Spätburgunder: demands on soil and climate conditions
The Pinot Noir variety is very demanding in respect to location and soil. Optimum locations are well ventilated and have deep, slightly warm and wet soil. The Pinot Noir vine thrives better in a cool climate, however it reacts poorly to dryness. The cooler temperatures preclude a longer ripening period for the wine grapes, which benefits their top quality characteristics. The downside to the long ripening period is the increased vulnerability to both downy mildew and powdery mildew, rot (a fungal infestation), and various viruses. The vines may also be susceptible to chlorosis – insufficient chlorophyll production due to mineral deficiency.

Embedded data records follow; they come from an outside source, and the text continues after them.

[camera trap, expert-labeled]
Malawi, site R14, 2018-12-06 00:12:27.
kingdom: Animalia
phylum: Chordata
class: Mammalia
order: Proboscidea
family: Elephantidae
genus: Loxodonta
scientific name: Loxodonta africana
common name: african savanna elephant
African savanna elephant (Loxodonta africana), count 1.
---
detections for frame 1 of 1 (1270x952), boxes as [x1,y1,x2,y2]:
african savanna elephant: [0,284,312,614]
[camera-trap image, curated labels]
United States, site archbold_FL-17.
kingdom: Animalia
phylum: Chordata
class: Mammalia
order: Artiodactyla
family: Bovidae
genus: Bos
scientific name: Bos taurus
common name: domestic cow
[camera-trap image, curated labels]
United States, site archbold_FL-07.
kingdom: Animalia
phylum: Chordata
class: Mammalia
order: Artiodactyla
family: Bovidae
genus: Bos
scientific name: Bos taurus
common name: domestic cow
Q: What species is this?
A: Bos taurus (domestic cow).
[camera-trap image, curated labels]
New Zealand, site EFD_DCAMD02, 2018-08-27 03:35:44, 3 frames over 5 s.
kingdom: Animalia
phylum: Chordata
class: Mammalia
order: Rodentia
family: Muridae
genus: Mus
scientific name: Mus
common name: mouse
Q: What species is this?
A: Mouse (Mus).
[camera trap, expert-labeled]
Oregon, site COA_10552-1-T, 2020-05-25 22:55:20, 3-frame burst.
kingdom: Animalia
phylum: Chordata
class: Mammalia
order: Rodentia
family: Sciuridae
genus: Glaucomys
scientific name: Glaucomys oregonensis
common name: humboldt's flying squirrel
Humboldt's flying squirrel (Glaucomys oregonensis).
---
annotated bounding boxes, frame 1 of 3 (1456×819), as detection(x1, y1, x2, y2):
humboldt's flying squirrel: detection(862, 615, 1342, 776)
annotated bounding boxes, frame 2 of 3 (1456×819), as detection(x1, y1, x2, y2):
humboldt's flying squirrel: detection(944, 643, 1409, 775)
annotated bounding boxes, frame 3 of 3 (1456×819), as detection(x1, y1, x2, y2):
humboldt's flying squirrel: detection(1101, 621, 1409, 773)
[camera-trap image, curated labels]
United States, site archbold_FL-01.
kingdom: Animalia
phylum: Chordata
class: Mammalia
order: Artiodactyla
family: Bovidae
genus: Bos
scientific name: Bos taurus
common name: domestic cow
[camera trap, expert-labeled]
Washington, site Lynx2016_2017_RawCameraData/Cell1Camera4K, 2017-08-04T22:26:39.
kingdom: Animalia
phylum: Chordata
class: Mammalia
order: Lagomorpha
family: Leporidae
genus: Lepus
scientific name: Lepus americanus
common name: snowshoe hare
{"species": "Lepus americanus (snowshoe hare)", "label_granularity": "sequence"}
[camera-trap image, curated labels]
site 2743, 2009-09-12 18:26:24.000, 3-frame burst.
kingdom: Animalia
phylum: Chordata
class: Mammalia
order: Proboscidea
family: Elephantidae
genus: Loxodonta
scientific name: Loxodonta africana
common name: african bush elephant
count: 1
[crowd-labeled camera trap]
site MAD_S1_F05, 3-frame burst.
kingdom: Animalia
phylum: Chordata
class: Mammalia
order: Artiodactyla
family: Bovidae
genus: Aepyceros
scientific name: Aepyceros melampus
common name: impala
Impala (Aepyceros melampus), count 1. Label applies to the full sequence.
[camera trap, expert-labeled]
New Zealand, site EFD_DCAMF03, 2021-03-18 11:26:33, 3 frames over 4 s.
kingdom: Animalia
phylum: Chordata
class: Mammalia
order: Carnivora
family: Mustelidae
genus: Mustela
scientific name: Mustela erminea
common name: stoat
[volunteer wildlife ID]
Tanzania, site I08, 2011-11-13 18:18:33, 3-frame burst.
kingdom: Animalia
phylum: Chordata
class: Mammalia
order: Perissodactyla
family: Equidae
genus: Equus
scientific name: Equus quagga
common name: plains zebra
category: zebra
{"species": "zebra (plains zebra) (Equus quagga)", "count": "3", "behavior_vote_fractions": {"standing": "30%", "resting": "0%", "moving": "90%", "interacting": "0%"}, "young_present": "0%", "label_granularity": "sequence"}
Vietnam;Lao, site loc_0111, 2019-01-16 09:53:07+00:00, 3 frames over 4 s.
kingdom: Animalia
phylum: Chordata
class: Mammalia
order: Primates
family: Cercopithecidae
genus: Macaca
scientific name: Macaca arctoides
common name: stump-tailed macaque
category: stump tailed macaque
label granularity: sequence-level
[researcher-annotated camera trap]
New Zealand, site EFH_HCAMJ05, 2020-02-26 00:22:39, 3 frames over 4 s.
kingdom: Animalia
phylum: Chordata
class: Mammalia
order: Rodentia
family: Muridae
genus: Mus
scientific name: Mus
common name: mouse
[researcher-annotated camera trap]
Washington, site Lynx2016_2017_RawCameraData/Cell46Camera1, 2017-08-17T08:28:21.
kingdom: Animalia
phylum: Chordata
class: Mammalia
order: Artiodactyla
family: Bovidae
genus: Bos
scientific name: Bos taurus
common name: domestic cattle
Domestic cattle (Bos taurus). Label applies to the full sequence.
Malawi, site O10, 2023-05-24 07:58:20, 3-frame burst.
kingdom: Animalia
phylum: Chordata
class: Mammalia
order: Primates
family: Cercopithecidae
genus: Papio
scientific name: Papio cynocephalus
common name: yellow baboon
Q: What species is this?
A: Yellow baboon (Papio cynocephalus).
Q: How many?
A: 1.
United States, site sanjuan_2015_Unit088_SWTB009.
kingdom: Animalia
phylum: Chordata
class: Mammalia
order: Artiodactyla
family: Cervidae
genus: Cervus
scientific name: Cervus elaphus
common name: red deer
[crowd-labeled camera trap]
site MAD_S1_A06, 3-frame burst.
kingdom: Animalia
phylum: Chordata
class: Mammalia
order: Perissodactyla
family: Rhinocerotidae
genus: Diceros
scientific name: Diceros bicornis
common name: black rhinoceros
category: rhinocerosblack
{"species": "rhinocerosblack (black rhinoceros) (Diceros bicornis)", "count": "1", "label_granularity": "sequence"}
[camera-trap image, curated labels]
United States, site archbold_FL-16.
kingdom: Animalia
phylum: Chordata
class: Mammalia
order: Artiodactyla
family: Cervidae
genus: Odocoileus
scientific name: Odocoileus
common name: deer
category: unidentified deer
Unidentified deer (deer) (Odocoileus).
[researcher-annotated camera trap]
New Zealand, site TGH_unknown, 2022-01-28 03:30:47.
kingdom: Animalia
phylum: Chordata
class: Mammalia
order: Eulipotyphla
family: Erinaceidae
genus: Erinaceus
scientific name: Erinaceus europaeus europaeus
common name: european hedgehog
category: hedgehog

Characteristics of Pinot Noir Wines
Good Pinot Noir wines have a full-bodied, fruity aroma, often with light notes of bitter almond. It has a typical bouquet of red berries – blackberries, cherries, strawberries, black currants. Wines matured in barrique-casks may also contain discreet notes of vanilla and cinnamon.
Traditional Pinot Noirs are low-tannin and display a paler red colour, however modern varieties that exhibit higher tannin levels have a deeper colour and are becoming increasingly popular.
Pinot Noir: From Spätburgunder to Blauburgunder
There are numerous synonyms for the Pinot Noir variety. In Germany (and other countries) it is also known as Spätburgunder or Blauburgunder. Other synonyms are, for example, Clevner and Rulandské modré.
Pinot Noir & Cuisine
Classic Pinot Noirs are ideal as winter wines. They are best suited – cooled to a temperature of 16 to 18 degrees Celcius – to hearty roasts, wild game, or cheese trays. The Blanc de Noirs is perfect as an aperitif or an accompaniment to starters or light meats.